**GIVEN REQUEST**
The records are set out below this line. Return exactly the lines from the one containing "Of the objects" through the last, and exclude the pictures.

Image and question records
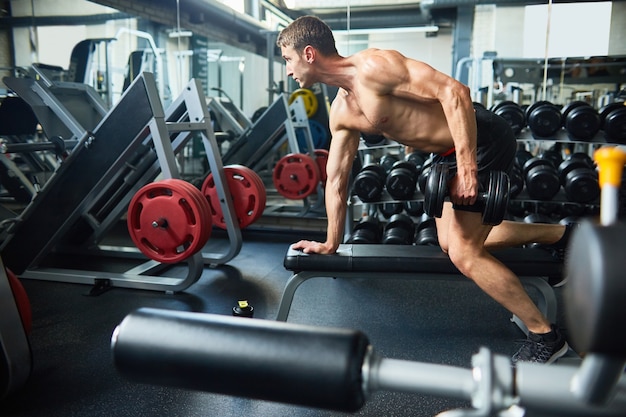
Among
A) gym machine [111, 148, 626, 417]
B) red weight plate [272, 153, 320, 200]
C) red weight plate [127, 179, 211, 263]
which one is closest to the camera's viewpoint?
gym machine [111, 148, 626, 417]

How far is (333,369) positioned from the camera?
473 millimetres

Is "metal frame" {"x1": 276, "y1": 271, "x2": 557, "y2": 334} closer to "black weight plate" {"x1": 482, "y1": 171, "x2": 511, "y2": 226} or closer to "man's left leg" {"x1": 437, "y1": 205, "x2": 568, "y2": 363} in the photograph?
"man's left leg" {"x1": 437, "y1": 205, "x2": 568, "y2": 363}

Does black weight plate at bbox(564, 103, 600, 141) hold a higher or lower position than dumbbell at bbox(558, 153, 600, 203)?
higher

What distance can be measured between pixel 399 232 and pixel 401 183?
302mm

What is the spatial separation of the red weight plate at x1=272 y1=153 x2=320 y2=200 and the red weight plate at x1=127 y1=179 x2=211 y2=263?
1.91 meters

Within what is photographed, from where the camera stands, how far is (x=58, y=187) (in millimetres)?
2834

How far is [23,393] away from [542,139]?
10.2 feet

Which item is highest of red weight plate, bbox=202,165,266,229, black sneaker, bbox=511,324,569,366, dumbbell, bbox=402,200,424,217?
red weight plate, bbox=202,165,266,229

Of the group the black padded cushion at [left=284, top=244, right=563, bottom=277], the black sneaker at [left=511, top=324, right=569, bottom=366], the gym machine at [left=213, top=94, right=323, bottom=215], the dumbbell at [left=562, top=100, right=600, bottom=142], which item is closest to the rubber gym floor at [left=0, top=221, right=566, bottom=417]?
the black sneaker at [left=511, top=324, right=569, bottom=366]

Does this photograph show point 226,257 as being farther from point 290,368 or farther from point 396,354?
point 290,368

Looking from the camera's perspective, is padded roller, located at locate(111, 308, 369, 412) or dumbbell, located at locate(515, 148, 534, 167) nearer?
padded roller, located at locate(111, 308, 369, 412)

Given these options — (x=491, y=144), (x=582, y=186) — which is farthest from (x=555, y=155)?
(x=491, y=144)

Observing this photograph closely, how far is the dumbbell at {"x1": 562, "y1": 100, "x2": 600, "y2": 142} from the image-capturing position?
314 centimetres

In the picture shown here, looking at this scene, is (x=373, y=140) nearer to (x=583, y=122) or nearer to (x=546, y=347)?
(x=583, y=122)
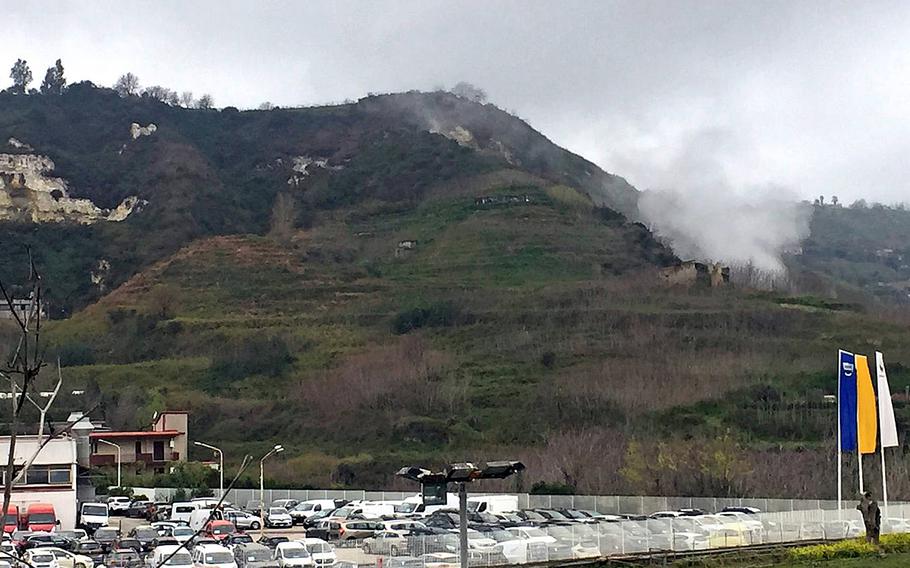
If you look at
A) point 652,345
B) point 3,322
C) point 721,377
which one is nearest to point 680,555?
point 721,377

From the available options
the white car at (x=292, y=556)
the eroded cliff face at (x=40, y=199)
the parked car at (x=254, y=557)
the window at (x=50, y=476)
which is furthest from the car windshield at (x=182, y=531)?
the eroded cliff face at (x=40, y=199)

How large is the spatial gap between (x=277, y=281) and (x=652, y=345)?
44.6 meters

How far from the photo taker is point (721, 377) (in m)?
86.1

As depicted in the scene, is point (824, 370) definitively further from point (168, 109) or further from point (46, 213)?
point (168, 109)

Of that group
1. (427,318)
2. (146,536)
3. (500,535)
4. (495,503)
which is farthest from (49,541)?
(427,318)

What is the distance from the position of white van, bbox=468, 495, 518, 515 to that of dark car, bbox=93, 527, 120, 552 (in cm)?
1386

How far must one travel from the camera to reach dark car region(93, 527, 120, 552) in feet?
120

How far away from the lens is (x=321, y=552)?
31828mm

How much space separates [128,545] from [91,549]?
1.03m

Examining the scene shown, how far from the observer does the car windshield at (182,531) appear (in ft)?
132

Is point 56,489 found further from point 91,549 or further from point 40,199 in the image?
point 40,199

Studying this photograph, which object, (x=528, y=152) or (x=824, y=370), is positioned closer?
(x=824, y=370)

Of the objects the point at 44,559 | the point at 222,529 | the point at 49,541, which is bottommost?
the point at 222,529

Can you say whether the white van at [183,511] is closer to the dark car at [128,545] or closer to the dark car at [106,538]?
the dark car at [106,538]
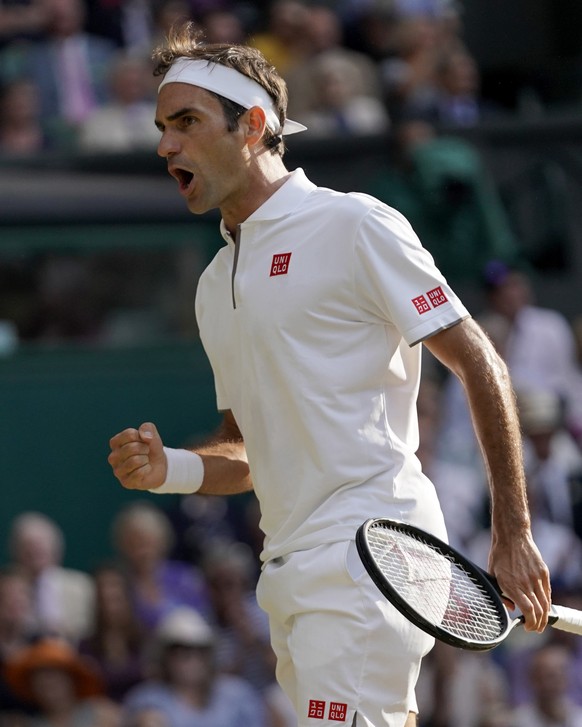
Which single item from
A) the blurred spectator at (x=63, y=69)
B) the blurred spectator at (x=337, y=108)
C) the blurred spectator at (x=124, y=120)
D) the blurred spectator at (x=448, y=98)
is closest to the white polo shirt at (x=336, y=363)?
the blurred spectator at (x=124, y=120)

**ANSWER TO THIS PROBLEM**
Of the objects the point at 44,559 | the point at 222,529 | the point at 49,541, which is bottommost?
the point at 222,529

Can you say whether the white van at [183,511] is closer to the dark car at [128,545] or closer to the dark car at [106,538]?
the dark car at [106,538]
Which single item from
A) the blurred spectator at (x=63, y=69)
B) the blurred spectator at (x=337, y=108)
C) the blurred spectator at (x=124, y=120)
D) the blurred spectator at (x=448, y=98)
is closest to the white polo shirt at (x=336, y=363)?
the blurred spectator at (x=124, y=120)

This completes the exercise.